Thursday, May 05, 2016

"There Have Always Been Fires. There Have Always Been Floods"

Right you are, Cap'n Sunni Ways. We've always had forest fires in Canada. Good of you to point that out.  Maybe you're more than a pretty face.

Only what you should have said or perhaps even noticed is how that's been changing since you grew out of Pampers. least as early as 1993, scientific papers were exploring the link between rising carbon dioxide in the atmosphere, global warming and longer Canadian fire seasons.

It's a global phenomenon. A 2015 study in the journal Nature Communications found that between 1979 and 2013 the fire season has lengthened for more than a quarter of the planet's surface vegetation. In South America, the fire season has increased by an average 33 days. Globally, CO2 from wildfires can amount to more than half of all emissions from burning fossil fuels.

Alberta's wildfire season used to start at the beginning of April. Now it begins March 1.

"This is a foretaste of things to come," Mike Flannigan, professor of wildland fire at the University of Alberta, said in an interview Wednesday.

Looking at the annual Canadian fire data shows a series of spikes in area burned, said Flannigan. But using 10-year averages, he said, reveals that about one million hectares of forest burned annually in the early 1970s, a number that's now averaging well over two million hectares.

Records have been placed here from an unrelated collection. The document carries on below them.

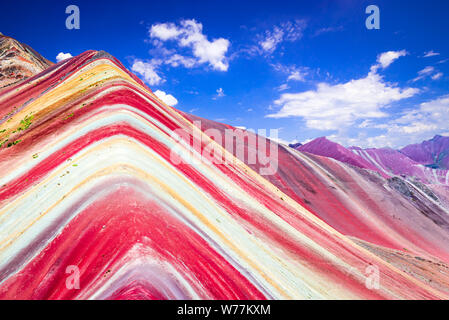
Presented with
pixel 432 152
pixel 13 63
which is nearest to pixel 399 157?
pixel 432 152

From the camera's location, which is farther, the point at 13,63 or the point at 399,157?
the point at 399,157

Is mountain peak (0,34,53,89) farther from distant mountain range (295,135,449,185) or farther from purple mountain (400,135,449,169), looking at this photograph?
purple mountain (400,135,449,169)

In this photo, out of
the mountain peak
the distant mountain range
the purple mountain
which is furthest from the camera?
the purple mountain

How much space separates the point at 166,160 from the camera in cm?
1147

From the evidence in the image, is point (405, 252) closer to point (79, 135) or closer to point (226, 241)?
point (226, 241)

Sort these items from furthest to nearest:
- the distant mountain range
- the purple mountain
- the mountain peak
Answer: the purple mountain < the distant mountain range < the mountain peak

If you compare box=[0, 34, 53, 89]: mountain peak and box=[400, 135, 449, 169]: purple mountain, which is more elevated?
box=[400, 135, 449, 169]: purple mountain

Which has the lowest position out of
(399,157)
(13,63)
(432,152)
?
(13,63)

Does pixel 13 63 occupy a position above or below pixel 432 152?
below

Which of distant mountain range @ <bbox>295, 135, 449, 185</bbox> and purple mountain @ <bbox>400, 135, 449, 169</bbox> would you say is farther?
purple mountain @ <bbox>400, 135, 449, 169</bbox>

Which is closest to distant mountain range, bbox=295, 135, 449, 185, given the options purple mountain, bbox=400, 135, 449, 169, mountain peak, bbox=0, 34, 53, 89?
purple mountain, bbox=400, 135, 449, 169

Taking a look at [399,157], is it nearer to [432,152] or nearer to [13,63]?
[432,152]
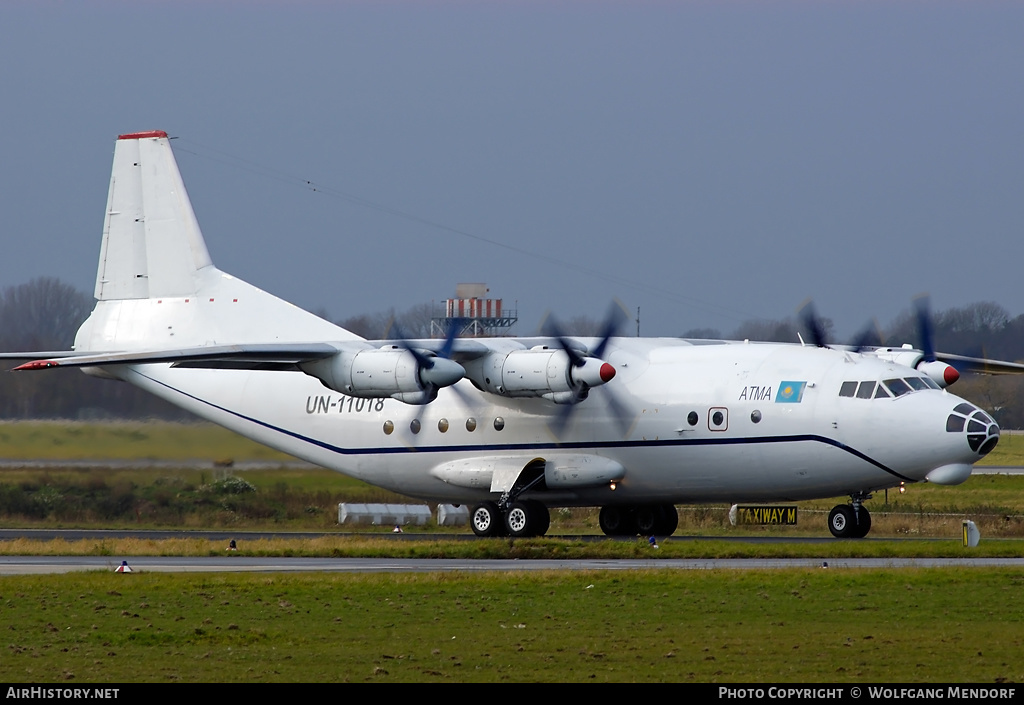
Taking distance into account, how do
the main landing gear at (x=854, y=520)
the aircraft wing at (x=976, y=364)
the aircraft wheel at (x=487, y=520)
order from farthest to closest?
the aircraft wing at (x=976, y=364)
the aircraft wheel at (x=487, y=520)
the main landing gear at (x=854, y=520)

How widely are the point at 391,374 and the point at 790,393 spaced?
792 cm

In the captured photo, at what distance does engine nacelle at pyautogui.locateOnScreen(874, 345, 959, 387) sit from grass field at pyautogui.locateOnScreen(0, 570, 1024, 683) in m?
11.5

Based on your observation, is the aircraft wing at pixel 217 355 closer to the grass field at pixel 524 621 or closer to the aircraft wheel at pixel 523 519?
the grass field at pixel 524 621

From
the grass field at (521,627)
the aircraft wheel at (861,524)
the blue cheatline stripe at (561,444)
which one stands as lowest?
the grass field at (521,627)

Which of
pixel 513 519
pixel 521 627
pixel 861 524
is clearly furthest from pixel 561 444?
pixel 521 627

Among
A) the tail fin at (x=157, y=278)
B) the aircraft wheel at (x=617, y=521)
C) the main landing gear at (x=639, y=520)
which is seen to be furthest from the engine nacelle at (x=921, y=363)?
the tail fin at (x=157, y=278)

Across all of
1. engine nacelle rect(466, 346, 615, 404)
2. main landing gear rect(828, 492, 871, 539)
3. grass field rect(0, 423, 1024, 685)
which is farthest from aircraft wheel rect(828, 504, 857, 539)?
engine nacelle rect(466, 346, 615, 404)

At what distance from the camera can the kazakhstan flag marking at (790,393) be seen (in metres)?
27.1

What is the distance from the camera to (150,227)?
3419 cm

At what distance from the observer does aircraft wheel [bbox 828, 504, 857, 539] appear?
1104 inches

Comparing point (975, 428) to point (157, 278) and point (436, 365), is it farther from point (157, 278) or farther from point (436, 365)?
point (157, 278)

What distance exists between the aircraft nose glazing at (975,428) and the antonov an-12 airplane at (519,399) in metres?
0.03

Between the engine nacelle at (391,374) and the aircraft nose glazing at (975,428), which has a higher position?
the engine nacelle at (391,374)

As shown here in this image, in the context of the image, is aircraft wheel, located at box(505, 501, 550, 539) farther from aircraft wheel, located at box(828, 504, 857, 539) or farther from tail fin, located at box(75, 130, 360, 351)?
tail fin, located at box(75, 130, 360, 351)
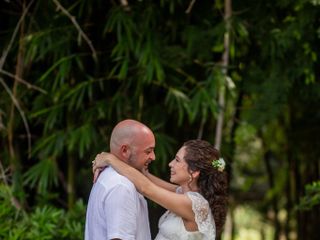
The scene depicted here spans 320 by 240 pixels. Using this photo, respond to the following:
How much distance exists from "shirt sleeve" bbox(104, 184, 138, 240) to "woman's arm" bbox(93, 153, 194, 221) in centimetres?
9

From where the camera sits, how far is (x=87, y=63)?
594 cm

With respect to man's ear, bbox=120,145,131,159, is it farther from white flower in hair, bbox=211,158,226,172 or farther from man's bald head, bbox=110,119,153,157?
white flower in hair, bbox=211,158,226,172

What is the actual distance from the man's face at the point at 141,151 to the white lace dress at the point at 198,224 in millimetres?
304

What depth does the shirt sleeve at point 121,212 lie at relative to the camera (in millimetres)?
3184

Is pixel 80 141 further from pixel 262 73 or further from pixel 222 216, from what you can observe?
pixel 222 216

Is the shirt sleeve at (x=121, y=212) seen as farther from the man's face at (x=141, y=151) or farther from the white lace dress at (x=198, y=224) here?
the white lace dress at (x=198, y=224)

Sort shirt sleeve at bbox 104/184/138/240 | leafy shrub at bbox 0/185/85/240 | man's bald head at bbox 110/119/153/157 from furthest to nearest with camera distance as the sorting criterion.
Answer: leafy shrub at bbox 0/185/85/240, man's bald head at bbox 110/119/153/157, shirt sleeve at bbox 104/184/138/240

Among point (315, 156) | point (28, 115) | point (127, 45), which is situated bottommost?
point (315, 156)

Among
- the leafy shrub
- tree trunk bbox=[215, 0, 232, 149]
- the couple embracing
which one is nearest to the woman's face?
the couple embracing

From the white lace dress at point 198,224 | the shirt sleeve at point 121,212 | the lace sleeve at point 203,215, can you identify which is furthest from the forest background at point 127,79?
the shirt sleeve at point 121,212

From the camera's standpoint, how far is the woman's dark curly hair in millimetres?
3637

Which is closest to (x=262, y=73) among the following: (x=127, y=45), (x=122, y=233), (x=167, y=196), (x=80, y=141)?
(x=127, y=45)

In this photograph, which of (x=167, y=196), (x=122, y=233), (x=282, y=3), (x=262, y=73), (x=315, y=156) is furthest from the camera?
(x=315, y=156)

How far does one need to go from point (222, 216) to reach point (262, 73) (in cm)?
220
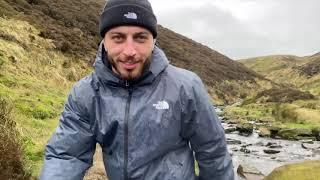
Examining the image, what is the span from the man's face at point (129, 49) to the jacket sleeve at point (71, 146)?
0.30 metres

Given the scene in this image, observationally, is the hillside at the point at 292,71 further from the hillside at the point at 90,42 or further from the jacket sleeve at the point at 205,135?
the jacket sleeve at the point at 205,135

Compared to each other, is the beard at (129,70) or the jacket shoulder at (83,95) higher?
the beard at (129,70)

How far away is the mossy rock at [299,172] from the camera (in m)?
12.0

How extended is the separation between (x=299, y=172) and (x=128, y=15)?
9.68 meters

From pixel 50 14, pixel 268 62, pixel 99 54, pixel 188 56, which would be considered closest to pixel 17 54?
pixel 50 14

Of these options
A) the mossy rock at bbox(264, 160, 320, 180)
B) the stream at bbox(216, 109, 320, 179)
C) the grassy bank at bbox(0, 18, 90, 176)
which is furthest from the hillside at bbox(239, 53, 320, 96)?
the mossy rock at bbox(264, 160, 320, 180)

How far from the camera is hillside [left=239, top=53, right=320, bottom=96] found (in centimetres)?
10051

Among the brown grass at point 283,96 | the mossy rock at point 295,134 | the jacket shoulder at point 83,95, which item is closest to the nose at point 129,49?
the jacket shoulder at point 83,95

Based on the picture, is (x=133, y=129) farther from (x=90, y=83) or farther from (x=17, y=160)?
(x=17, y=160)

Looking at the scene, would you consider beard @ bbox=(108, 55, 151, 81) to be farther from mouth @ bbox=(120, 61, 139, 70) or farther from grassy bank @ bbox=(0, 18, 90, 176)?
grassy bank @ bbox=(0, 18, 90, 176)

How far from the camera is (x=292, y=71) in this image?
5413 inches

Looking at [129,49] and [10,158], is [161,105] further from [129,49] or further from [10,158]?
[10,158]

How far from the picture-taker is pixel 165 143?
3.31 meters

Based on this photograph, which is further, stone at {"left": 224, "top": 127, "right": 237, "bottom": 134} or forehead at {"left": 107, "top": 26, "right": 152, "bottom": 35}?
stone at {"left": 224, "top": 127, "right": 237, "bottom": 134}
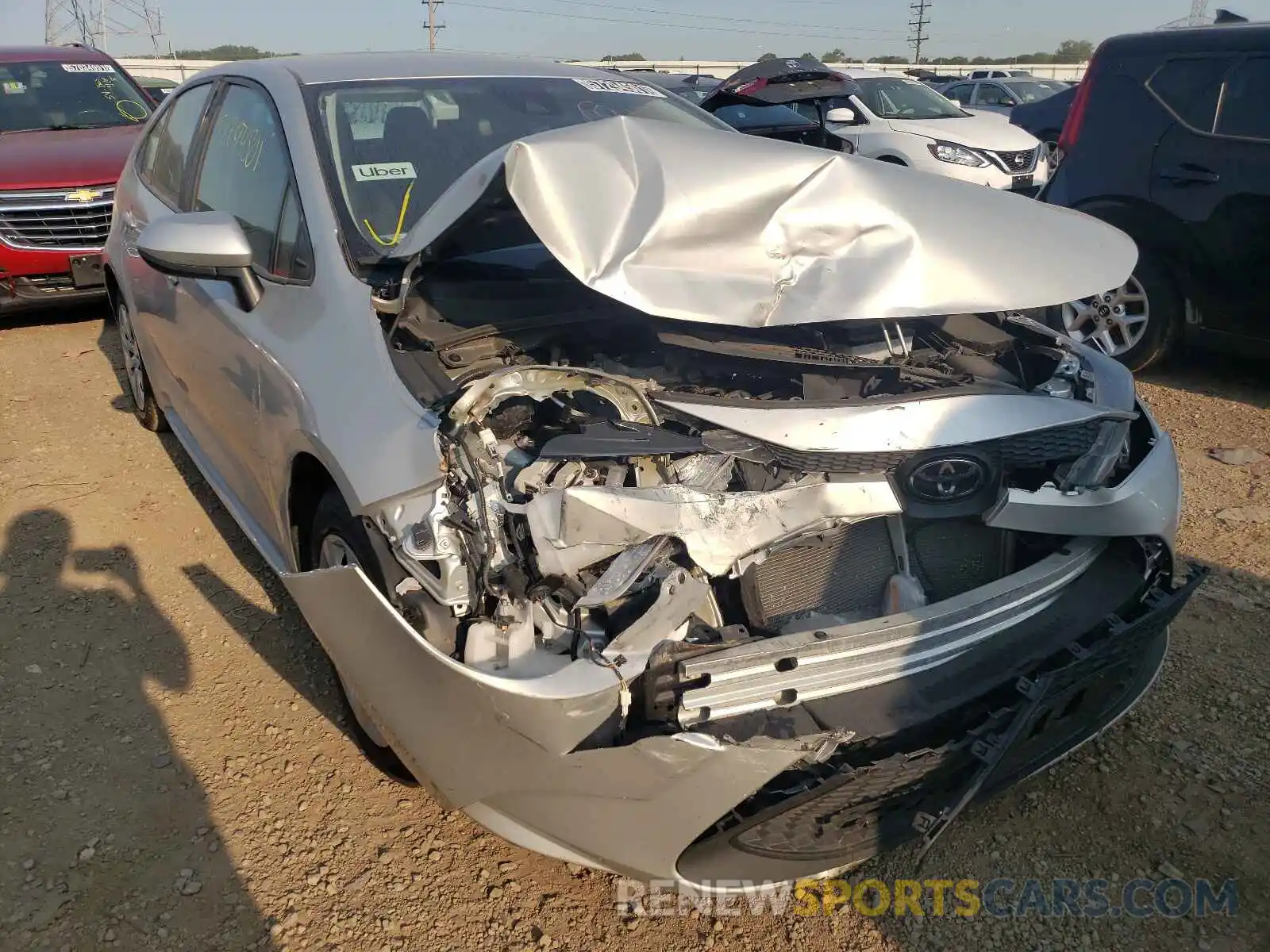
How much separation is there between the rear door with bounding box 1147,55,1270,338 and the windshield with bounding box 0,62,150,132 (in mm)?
7326

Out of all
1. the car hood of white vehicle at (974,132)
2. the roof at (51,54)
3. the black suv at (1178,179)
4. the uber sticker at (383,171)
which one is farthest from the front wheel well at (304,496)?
the car hood of white vehicle at (974,132)

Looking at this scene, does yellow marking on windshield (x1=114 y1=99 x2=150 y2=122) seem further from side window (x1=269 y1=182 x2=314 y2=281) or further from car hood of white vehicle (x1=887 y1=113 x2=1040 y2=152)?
car hood of white vehicle (x1=887 y1=113 x2=1040 y2=152)

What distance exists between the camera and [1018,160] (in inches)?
376

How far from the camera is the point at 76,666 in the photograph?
3.06m

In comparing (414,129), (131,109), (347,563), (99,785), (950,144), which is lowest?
(99,785)

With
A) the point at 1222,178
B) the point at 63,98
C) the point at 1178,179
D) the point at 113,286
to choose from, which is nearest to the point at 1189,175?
the point at 1178,179

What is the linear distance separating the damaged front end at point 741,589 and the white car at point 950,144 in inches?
297

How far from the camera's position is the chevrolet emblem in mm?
6551

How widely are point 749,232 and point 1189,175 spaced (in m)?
3.81

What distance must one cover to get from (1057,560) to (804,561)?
58 centimetres

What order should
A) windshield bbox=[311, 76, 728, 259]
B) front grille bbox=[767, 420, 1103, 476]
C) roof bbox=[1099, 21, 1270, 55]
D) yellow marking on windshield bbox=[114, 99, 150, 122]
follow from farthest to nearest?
yellow marking on windshield bbox=[114, 99, 150, 122] < roof bbox=[1099, 21, 1270, 55] < windshield bbox=[311, 76, 728, 259] < front grille bbox=[767, 420, 1103, 476]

The three essential elements of wildfires are fuel, ignition sources and weather — with dry, hot weather impacting the quality of the fuel and both the sources and ease of ignition.

Sure, Junior, there have always been fires. Only they're a lot worse now than they used to be and it's your job to know the difference and do something about it. They're worse now - more frequent, bigger, more destructive - and there's worse to come, a lot worse.

Now stop looking like the deer caught in the headlights and deal with this.